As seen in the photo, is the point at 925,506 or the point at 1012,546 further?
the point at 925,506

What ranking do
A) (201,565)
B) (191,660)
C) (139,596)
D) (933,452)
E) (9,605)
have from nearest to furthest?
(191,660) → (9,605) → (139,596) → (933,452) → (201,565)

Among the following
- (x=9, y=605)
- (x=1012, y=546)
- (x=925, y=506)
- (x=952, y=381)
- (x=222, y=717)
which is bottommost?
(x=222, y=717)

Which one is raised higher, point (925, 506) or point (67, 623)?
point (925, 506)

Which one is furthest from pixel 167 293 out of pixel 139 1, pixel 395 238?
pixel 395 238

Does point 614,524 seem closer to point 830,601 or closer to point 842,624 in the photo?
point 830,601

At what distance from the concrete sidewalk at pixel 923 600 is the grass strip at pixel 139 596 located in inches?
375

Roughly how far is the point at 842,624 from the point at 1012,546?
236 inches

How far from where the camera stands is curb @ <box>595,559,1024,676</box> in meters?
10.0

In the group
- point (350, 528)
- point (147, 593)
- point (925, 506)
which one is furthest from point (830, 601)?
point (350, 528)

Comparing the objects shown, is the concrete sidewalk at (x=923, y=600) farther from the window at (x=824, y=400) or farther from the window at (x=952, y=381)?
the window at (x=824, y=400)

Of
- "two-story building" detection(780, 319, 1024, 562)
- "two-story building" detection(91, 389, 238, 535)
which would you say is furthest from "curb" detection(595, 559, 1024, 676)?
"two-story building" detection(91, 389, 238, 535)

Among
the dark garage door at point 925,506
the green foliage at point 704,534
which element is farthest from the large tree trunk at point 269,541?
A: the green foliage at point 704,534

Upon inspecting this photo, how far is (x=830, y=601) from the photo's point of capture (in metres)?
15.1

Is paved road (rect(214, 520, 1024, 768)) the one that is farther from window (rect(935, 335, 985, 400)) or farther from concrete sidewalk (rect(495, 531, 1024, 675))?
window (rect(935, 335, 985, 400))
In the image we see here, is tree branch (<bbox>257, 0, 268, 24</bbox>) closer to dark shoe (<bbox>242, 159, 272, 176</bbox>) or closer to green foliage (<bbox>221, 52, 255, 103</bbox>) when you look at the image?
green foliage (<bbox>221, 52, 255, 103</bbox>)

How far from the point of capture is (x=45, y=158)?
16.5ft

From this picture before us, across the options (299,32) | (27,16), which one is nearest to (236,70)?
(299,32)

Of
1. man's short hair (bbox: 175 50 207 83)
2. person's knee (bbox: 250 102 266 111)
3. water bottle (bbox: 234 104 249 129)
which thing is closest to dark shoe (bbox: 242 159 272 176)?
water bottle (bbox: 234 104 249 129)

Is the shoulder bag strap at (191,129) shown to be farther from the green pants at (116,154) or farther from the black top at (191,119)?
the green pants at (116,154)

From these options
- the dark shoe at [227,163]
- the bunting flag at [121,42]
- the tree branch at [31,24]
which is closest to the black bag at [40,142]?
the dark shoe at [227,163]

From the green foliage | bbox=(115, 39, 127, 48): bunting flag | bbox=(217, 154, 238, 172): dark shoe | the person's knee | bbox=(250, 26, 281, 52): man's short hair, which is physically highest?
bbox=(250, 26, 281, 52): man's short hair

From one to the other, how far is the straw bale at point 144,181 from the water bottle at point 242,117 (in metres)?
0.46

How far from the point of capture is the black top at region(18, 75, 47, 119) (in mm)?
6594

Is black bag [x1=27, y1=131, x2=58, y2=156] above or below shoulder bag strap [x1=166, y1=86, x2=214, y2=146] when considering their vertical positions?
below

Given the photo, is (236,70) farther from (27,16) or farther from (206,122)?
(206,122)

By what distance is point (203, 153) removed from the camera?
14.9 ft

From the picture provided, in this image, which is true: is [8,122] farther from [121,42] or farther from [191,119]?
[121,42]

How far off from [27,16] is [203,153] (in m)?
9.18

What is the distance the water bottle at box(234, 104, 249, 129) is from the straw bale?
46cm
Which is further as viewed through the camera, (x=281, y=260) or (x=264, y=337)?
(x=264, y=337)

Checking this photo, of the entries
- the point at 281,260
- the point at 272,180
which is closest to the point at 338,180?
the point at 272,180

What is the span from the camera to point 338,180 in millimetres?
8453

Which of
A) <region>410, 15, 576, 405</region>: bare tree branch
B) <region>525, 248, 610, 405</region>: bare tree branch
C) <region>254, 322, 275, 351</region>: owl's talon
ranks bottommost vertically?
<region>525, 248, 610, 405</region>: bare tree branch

• • • • •

TASK DESCRIPTION –
Revise all of the records above so that every occurrence of "concrete sidewalk" reads "paved walkway", leaving everything else unchanged.

FINISHED EXERCISE –
As seen in the photo, is the point at 925,506 or the point at 1012,546 further?
the point at 925,506

What ranking do
A) (201,565)
B) (191,660)
C) (139,596)
D) (933,452)
E) (9,605)
have from nearest to furthest?
(191,660) → (9,605) → (139,596) → (933,452) → (201,565)

Among the following
- (x=9, y=605)
- (x=1012, y=546)
- (x=925, y=506)
- (x=952, y=381)
- (x=222, y=717)
which is bottommost?
(x=222, y=717)

Which one is raised higher, point (925, 506) or point (67, 623)?
point (925, 506)

Which one is furthest from pixel 167 293 out of pixel 139 1, pixel 395 238?
pixel 395 238

Does point 614,524 seem closer to point 830,601 or closer to point 842,624 in the photo?
point 830,601

At what distance from the paved walkway at pixel 923 600 is the grass strip at pixel 139 596 located in inches?
375

Roughly how far is the point at 842,624 from the point at 1012,546?
236 inches

How far from where the camera stands is curb @ <box>595,559,1024,676</box> in meters?
10.0

In the group
- point (350, 528)
- point (147, 593)
- point (925, 506)
which one is furthest from point (830, 601)?
point (350, 528)

Comparing the objects shown, is the paved walkway at (x=923, y=600) farther from the window at (x=824, y=400) or farther from the window at (x=952, y=381)?
the window at (x=824, y=400)

Of
- "two-story building" detection(780, 319, 1024, 562)
- "two-story building" detection(91, 389, 238, 535)
which would you say is furthest from "curb" detection(595, 559, 1024, 676)?
"two-story building" detection(91, 389, 238, 535)

Among
the dark garage door at point 925,506
the green foliage at point 704,534
which element is farthest from the large tree trunk at point 269,541?
A: the green foliage at point 704,534

Upon inspecting this photo, how far is (x=830, y=601) from the photo's point of capture (in metres)?
15.1

Is paved road (rect(214, 520, 1024, 768)) the one that is farther from window (rect(935, 335, 985, 400)) or farther from paved walkway (rect(495, 531, 1024, 675))?
window (rect(935, 335, 985, 400))
In the image we see here, is tree branch (<bbox>257, 0, 268, 24</bbox>) closer to dark shoe (<bbox>242, 159, 272, 176</bbox>) or closer to green foliage (<bbox>221, 52, 255, 103</bbox>) when you look at the image?
green foliage (<bbox>221, 52, 255, 103</bbox>)

How far from the point of capture is (x=45, y=158)?
16.5ft

From this picture before us, across the options (299,32) | (27,16), which one is nearest to (236,70)?
(299,32)

Of
1. man's short hair (bbox: 175 50 207 83)
2. person's knee (bbox: 250 102 266 111)
3. water bottle (bbox: 234 104 249 129)
which thing is closest to dark shoe (bbox: 242 159 272 176)?
water bottle (bbox: 234 104 249 129)

Is the shoulder bag strap at (191,129) shown to be farther from the green pants at (116,154) or farther from the black top at (191,119)?
the green pants at (116,154)

From these options
- the dark shoe at [227,163]
- the bunting flag at [121,42]
- the tree branch at [31,24]
which is closest to the black bag at [40,142]?
the dark shoe at [227,163]

From the green foliage | bbox=(115, 39, 127, 48): bunting flag | bbox=(217, 154, 238, 172): dark shoe | the person's knee | bbox=(250, 26, 281, 52): man's short hair, which is physically highest?
bbox=(250, 26, 281, 52): man's short hair

From one to the other, how far is the straw bale at point 144,181 from the water bottle at point 242,117 (in metres)?
0.46

How far from the point of capture is the black top at region(18, 75, 47, 119) (in mm)?
6594

Is black bag [x1=27, y1=131, x2=58, y2=156] above or below shoulder bag strap [x1=166, y1=86, x2=214, y2=146] when considering their vertical positions?
below

Given the photo, is (236,70) farther from (27,16) or farther from (206,122)?
(206,122)

By what distance is point (203, 153) removed from the camera?
14.9 ft

From the picture provided, in this image, which is true: is [8,122] farther from [121,42] or farther from [191,119]?
[121,42]

How far off from [27,16] is [203,153] (in m)?
9.18

What is the distance the water bottle at box(234, 104, 249, 129) is from the straw bale?
46cm
Which is further as viewed through the camera, (x=281, y=260) or (x=264, y=337)?
(x=264, y=337)

Checking this photo, of the entries
- the point at 281,260
- the point at 272,180
which is closest to the point at 338,180?
the point at 272,180

What is the span from the camera to point 338,180 in millimetres?
8453

Which of
A) <region>410, 15, 576, 405</region>: bare tree branch
B) <region>525, 248, 610, 405</region>: bare tree branch
C) <region>254, 322, 275, 351</region>: owl's talon
ranks bottommost vertically?
<region>525, 248, 610, 405</region>: bare tree branch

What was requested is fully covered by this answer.